(bkz: her şey yalnızlıktan). bir arkadaşımız, sevgilimiz filan olsa pazar sabahı başka şekilde değerlendirilir* ama biz gelmiş entry giriyoruz yazık çok yazık.
işsizliğin hat safhasıdır azizim. dışarıdaki insanlar yürüyüşteyken, masum aileler mutlu mutlu kahvatlı hazırlıyorken hayattan birşey beklemeden, bir karşılığı olmadan yazmak, yazmak ve yazmaktır. hele ki bu entry'ye (bkz: karapaks - beni bir melek öldürdü) eşlik ediyorsa çok daha kötüdür.
aslında kötü olan entry girmek değildir. yalnız olmaktır, bağlanamamaktır, sevememektir, hüzünlenmek ağlamaktır.

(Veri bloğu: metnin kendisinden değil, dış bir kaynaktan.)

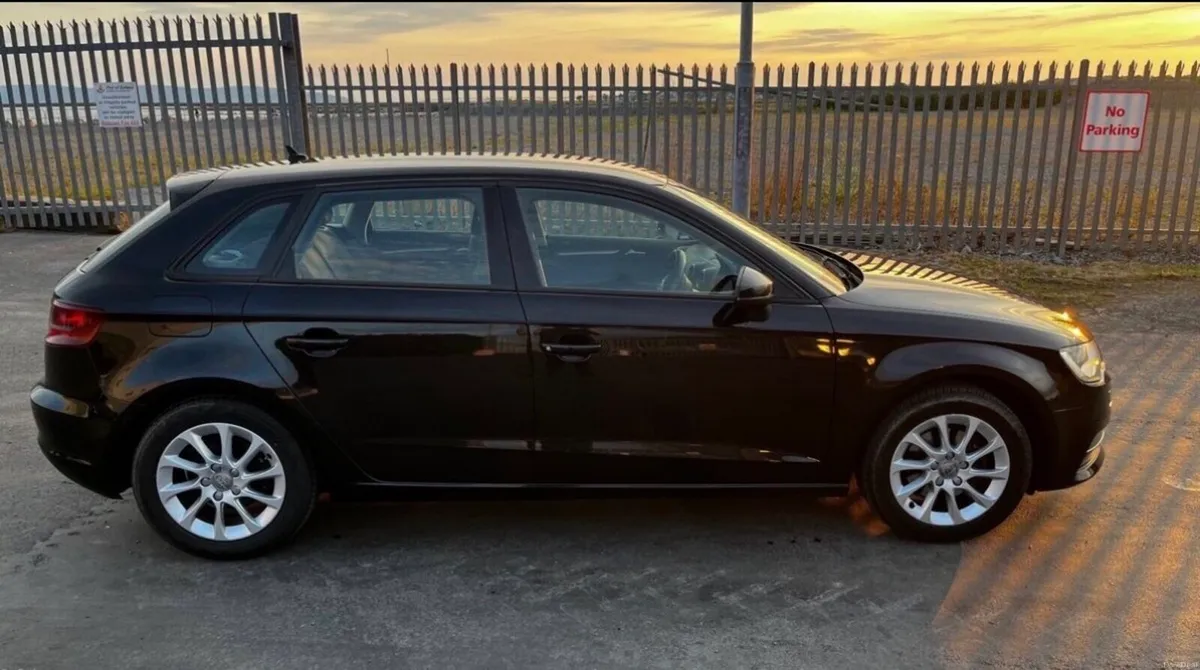 Audi A3 Hatchback 150bhp - Image 4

Sıcacık yatağında uyurken sevgilisinden gelen gunaydin mesajina uyanmistir , hazir uyandim isim gucum yok , sicacik yatagimdan kalkmadan telefondan internete girerek Eurovision hakkinda ne yazdilar diye merak edip sonra da entry giriyim demistir.
pazar sabahı uyanık olmak ve sözlük'e entry girmek eylemidir.

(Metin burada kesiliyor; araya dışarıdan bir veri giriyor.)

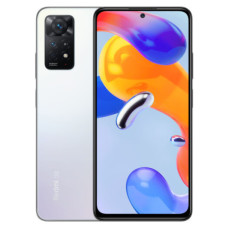Смартфон Xiaomi Redmi Note 11E Pro 6/128GB Polar White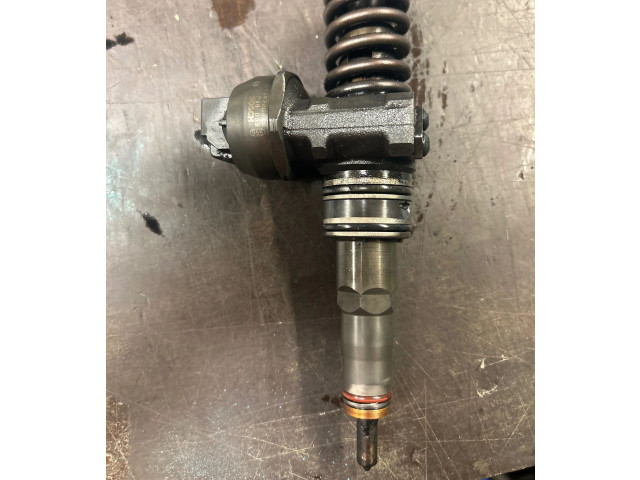 Форсунка 0414730220, 07z13073h    Volkswagen Phaeton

pazar pazar sınav koyan zihniyete küfretmek amaçlı bir hissiyat vardır şahsın içinde, lakin mezun olmadan hiçbir hocaya küfredilmeyeceğini bilir kendileri. güzelim pazar sabahı ders çalışmayı da almaz yüreği. uyusa, yatak batar zaten sınav öncesi.
pazar günü sınavı olan şahsiyet de girer sözlük'e; hem ders çalışmanın kasvetinden uzaklaşır, hem de uyanık kalmış olur. vicdan azabı kötü bir şeydir çünkü. kendini kandırmaksa o kadar fena sayılmaz.